Frankly, I thought we were trying to work together on this, and I was giving you the benefit of the doubt. All we’ve ever wanted was to give people on both sides of this issue a voice.

I don’t feel like you’ve kept your end of the bargain here, and it has nothing to do with not being able to view the footage, I want to make that very clear.

Chai Guy

Postby actiongrl » Tue Jan 24, 2006 4:02 pm

“it crashed your server”

It crashed my email program. Happens to me a lot on high volume days, because I have too much email. Nothing malicious, although it did put me in a pretty crappy mood that day.

If there was some insinuation that there was every any question we were going to deny them the right to broadcast the footage based on anything that could have been said in your petitions, I’m sorry for that misunderstanding. Having allowed them to shoot, the chances of our denying them permission to broadcast would have been EXTREMELY slim. The piece would have had to violate the agreement we had made with them, and it didn’t. I’m sorry this has blossomed into a misunderstanding between us, but what I agreed to do was accept the petitions in written form. I didn’t think I was going to have to contact your group to ask that you bring them to me – I figured that since you were motivated to get this information to us, you might proactively contact me about it.

I also offered to show you the piece (I did *not* extend an offer to participate in the approval process) and some others from the archive, to deepen our conversation about the approval process and give you more understanding of our legal rights in the situation. If I gave the impression that the Discovery Times piece would be affected in any way by the delivery of these petitions, I’m sorry, but that’s not what I was trying to say. My endeavor was to include you in more information about our Media Process and give you a chance to deliver the feedback in a way that worked on both sides, but I never meant to give the impression that Burning Man was necessarily going to change its longstanding policies on media or back out of letting “Only In America” broadcast because of it.

actiongrl

Post by capjbadger » Tue Jan 24, 2006 6:06 pm

Whether or not our input was going to change if Discovery Channel was going to broadcast the piece is not the issue here. The fact that the ORG agreed to this in the first place is.

As a new burner, I’ve read though all the info I could get my hands on and thought I had a pretty good grasp of what BM was suppose to be and the spirit by which it was run.

Seems I have been lied to.

==========

**Exercise requirements:**
A - Say whether each statement agrees with the forum thread, answering yes or no and quoting the words that decide it: (i) actiongrl says the thing that crashed was her email program. (ii) actiongrl offered to let the group take part in the approval process. (iii) capjbadger describes themselves as a longtime burner.
B - From the forum thread, return the passage starting at "Whether or not" and ending at "it was run.".

**Exercise data:**
==========

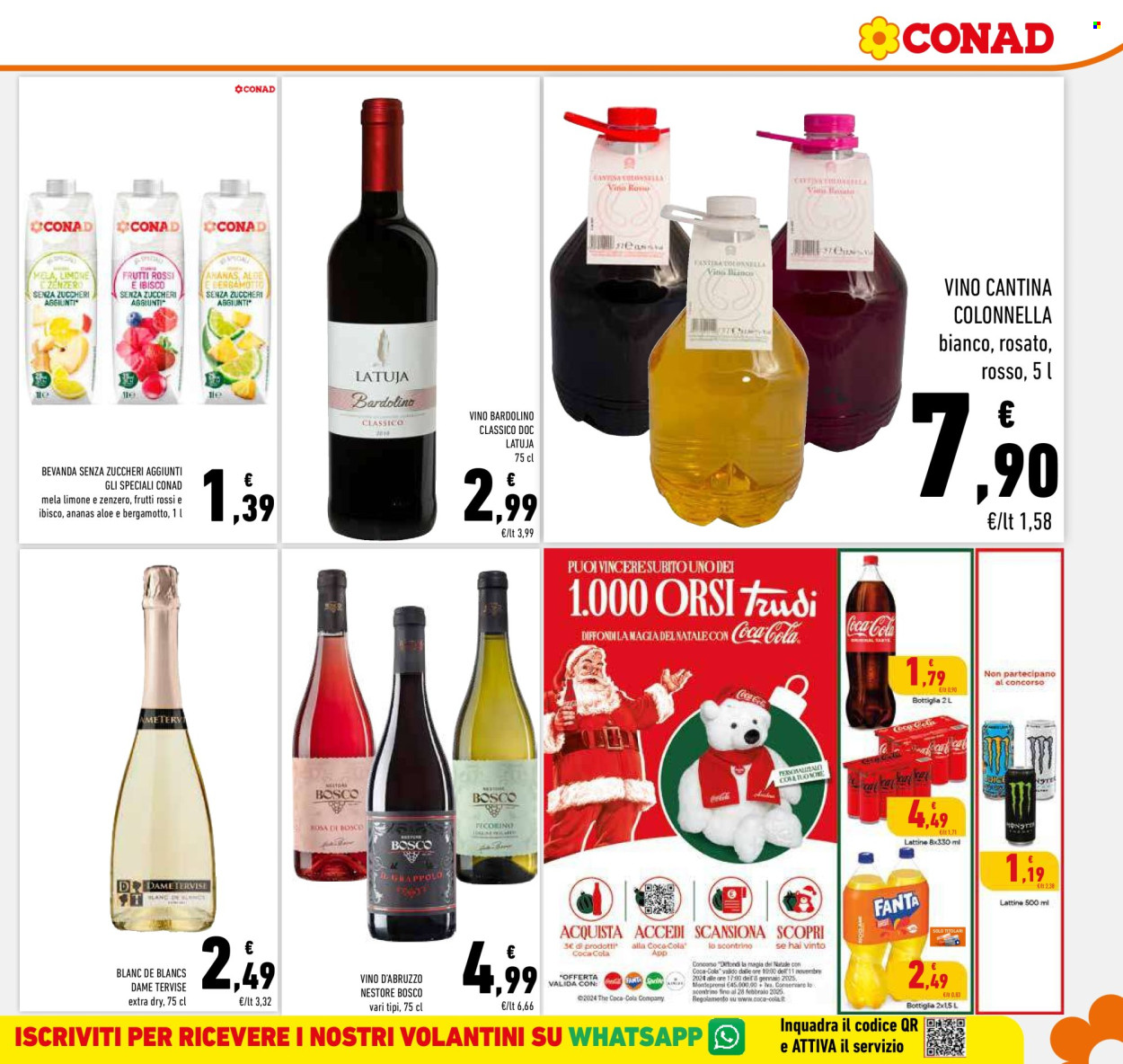 Leták Conad - 14.11.2024 - 25.11.2024. Strana 35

==========

**Expected outputs:**
A -
(i) Yes: "It crashed my email program."
(ii) No: "I did *not* extend an offer to participate in the approval process"
(iii) No: "As a new burner"

B -
Whether or not our input was going to change if Discovery Channel was going to broadcast the piece is not the issue here. The fact that the ORG agreed to this in the first place is.

As a new burner, I’ve read though all the info I could get my hands on and thought I had a pretty good grasp of what BM was suppose to be and the spirit by which it was run.